الفرق بين الذرتين (۲۳۸) و (٢٣٥) في كتلة من اليورنيوم .. كتاب في سبيل موسوعة علمية

The difference between the two atoms (238) and (235) in a block of uranium

The difference between the two atoms

The heavier atom (238) does not split. But the lighter atom (235) is the one that splits, and by splitting it is divided into two almost equal parts. Rather, they are two well-known chemical elements.

With the split, radiation comes out.
With radiation, heat comes out.
What is more important than this in our regard is that with the splitting, very small nuclear particles also emerge, forming some of the nuclei of the uranium atom, as well as the nucleus of the element atoms, those particles known as neutrons.

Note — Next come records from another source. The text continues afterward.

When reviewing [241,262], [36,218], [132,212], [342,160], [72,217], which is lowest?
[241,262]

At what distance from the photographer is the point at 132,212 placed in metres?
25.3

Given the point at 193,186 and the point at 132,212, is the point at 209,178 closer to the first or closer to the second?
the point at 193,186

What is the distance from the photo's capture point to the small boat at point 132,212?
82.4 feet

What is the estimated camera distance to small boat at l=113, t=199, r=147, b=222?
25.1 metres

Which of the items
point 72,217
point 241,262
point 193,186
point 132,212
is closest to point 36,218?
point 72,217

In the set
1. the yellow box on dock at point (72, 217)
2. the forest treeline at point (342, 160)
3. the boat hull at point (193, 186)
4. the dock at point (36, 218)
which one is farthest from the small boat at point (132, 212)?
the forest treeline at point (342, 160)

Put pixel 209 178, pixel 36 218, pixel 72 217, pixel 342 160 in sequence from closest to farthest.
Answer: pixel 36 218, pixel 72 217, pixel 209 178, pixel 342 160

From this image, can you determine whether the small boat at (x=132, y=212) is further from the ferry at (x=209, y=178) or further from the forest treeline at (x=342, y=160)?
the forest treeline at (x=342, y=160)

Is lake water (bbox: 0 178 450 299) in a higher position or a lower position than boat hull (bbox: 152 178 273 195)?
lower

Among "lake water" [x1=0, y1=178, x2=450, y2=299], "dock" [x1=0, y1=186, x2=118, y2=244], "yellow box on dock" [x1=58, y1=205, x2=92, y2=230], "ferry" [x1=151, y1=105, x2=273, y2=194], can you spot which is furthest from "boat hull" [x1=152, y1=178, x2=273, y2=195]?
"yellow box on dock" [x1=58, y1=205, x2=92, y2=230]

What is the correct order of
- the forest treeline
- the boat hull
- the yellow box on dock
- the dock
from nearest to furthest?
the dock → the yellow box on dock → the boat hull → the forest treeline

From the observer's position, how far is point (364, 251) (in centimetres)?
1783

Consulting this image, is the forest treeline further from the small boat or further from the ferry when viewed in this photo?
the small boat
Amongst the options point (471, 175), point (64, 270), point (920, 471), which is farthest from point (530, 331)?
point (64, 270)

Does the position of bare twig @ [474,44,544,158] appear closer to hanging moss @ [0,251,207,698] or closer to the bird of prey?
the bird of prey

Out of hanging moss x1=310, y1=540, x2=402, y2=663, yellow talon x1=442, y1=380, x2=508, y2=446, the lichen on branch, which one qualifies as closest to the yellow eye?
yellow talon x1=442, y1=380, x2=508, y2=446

These neutrons come out of the lighter uranium atom (235), and are released quickly. They settle in the belly of the heavier uranium atom, and there are many of them around it (140 heavy atoms for every light atom), and the heavier atom does not undergo sequential splitting.

- atomic bomb :

For a split or explosion to occur, it was necessary to get rid of the heavier uranium (238) and prepare pure lighter uranium (235), and the cost of this extraction was very high. But he produced the bomb. The light uranium atom splits and produces two or three neutrons. It is released and infects more than the nucleus of the uranium atom. From its splitting, more and more neutrons emerge. The division increases in glimpses and becomes an explosion.

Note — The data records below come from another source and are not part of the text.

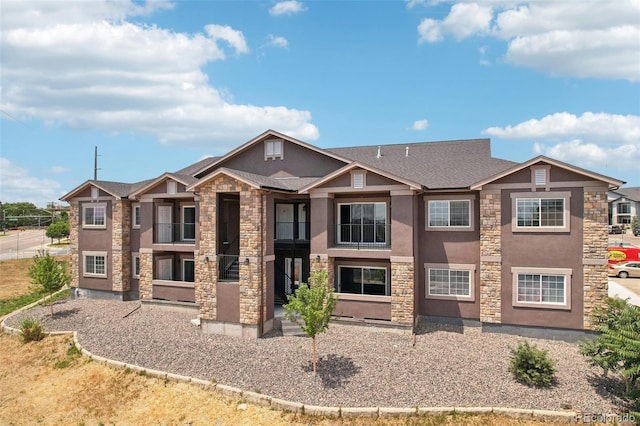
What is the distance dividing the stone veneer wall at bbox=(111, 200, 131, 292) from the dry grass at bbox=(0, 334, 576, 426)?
7.51 metres

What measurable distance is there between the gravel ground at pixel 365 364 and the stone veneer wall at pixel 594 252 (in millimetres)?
2047

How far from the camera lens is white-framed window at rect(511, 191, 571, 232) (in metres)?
15.4

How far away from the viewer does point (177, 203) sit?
22281 millimetres

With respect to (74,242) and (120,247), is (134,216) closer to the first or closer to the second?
(120,247)

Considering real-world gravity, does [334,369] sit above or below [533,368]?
below

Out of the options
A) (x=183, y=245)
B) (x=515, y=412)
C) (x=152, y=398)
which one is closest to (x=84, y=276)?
(x=183, y=245)

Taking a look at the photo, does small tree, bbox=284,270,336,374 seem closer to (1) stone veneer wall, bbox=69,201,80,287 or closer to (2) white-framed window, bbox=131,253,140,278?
(2) white-framed window, bbox=131,253,140,278

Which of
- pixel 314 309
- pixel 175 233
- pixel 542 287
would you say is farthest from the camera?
pixel 175 233

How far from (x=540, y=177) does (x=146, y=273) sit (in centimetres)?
2003

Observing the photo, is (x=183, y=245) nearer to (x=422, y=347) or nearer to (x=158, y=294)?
(x=158, y=294)

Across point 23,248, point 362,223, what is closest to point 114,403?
point 362,223

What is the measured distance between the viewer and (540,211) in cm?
1574

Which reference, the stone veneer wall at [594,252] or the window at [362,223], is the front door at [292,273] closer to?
the window at [362,223]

This reaction is called a chain reaction, because it consists, like a chain, of links, one link coming after another.

- Atomic reactor:

With this chain reaction, in which the uranium-235 atom is split from one atom after another, a lot of heat is released, which is the goal of using the atom in producing electricity, replacing coal or oil, as we presented.

This reaction that we mentioned is rapid, fleeting, and destructive.
He destroys the earth and everything on it.
One of the reasons for its speed is that we use the active uranium atom, atom 235, pure.

Why do we not use uranium as it is found in nature, and it contains, as we said, a small amount of uranium 238, which is quiet and calm?

Uranium 235 sends its bursts of neutrons, but it sends them very quickly, so they enter the belly of the atom 238 and there it stabilizes, and there is no splitting, no heat, and no electricity.

(An illustrative image of the oxygen atom as a nucleus, and electrons revolve around it in its orbits, just as the planets revolve around the sun. If the atom has eight negative particles, which are electrons, then the nucleus must have eight positive protons that are equivalent to them. Otherwise, the nucleus is particles that have no charge, so they are neutral, they are eight neutrons. )

It comes to mind: Why not slow down the speed of these neutrons, so that if they hit the uranium-238 atom, they split and split it and thus the reaction begins, but slow it down very much.

But how to slow down the speed of neutrons? The answer was that it would calm down if we passed it before it reached its goals in a substance that would calm it down: a stable element that could not be exploded. And they fell on carbon as they fell. They placed layers of it between the layers of natural uranium, and the splitting took place, sequentially, of course, but calmly and quietly. The heat came out of that, not an explosion, but the calmest and most gentle it could be.

But this pile of uranium and coal (in the form of graphite), even if it was small, had a large surface on which many neutrons were lost, as they were wasted in the air. This prevents the pile from becoming larger. The surface of a large heap increases as its volume increases, but not by one factor. The surface does not increase in proportion to the increase in volume. Enlarging the pile preserves many of its neutrons, which are lost at the surface.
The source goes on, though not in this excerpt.